日本の労働人口は減少し、人材が不足するのはやむを得ないのが現状です。だからといって、介護職が不人気だから仕方ないというのは、経営者の怠慢です。
人材が不足しているという相談の中で、明確になっていないことがあまりにも多くあります。たとえば、必要な人数、採用したい人材の年齢層、性別・経験年数などです。要は、資格をもっていれば誰でもいいから採用したい状況といえます。
現状が厳しいこともありますが、誰でもいいから採用するというスタンスには寂しさを感じます。
経営上、人員を確保し事業を行うことは必要不可欠です。
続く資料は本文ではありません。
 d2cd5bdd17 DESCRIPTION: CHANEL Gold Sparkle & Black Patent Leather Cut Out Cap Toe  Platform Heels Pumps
しかし、経営者層が「誰でもいいから」「資格さえもっていればいい」というスタンスでは、人材不足は緩和されません。そればかりか、介護職離れが加速するのではないかと感じます。
人は誰でも自分自身が大事な存在です。
「あなたと同じ想いをもっている人材が必要だから一緒に頑張ろう!」
「あなたは資格をもっている人材だから一緒に頑張ろう!」
この2つ、どちらがよいのでしょうか? 苦労して思い入れをもって取得した資格なので、評価されることは嬉しいことです。資格を取得するほどの思い入れを評価してほしいものです。しかし、資格だけに特化した評価になると、資格者であれば誰でもOK、別にあなたでなくても資格がある人であればOKということになります。
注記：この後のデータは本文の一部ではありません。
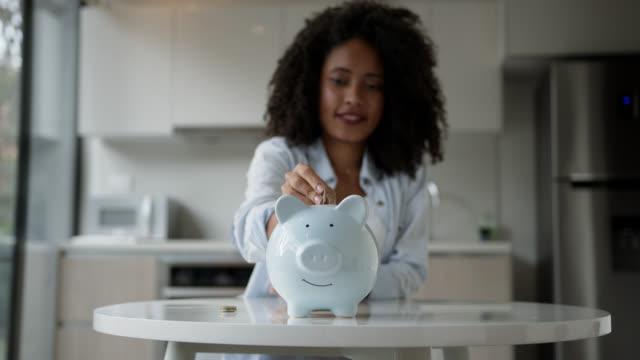 afro ung kvinna sätta in mynt i hennes spargris - savings bildbanksvideor och videomaterial från bakom kulisserna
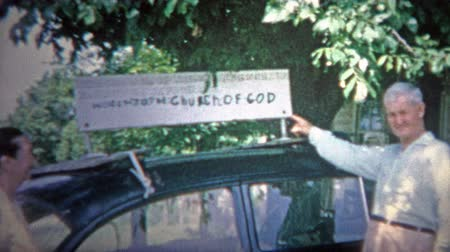 archívum : ARKANSAS, USA - 1966: A Church of God handmade sign is mounted on the parishioners car.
現状の介護業界では、要件基準のため、どうしても資格優先に見てしまいます。これでは、自分自身が大切にされていないと感じてしまうでしょう。
介護職自身も、資格や技術、知識の取得ばかりのスキルアップに特化しすぎるのではなく、経営視点をもつことも重要です。
経営者、管理者の意識の変革も求められます。リーダーが意識を高くもつことで、現場の職員にも伝達します。誰でもいいから採用したいと平気で言う経営者は、自社の職員に対しても、資格があればあなたでなくてもいいと言っているのと同じです。
まずは自社の理想の職員像を明確にもつことが必要です。経営者としてのこだわり、想いを出せば、どんな人材が必要なのかがみえやすいと思います。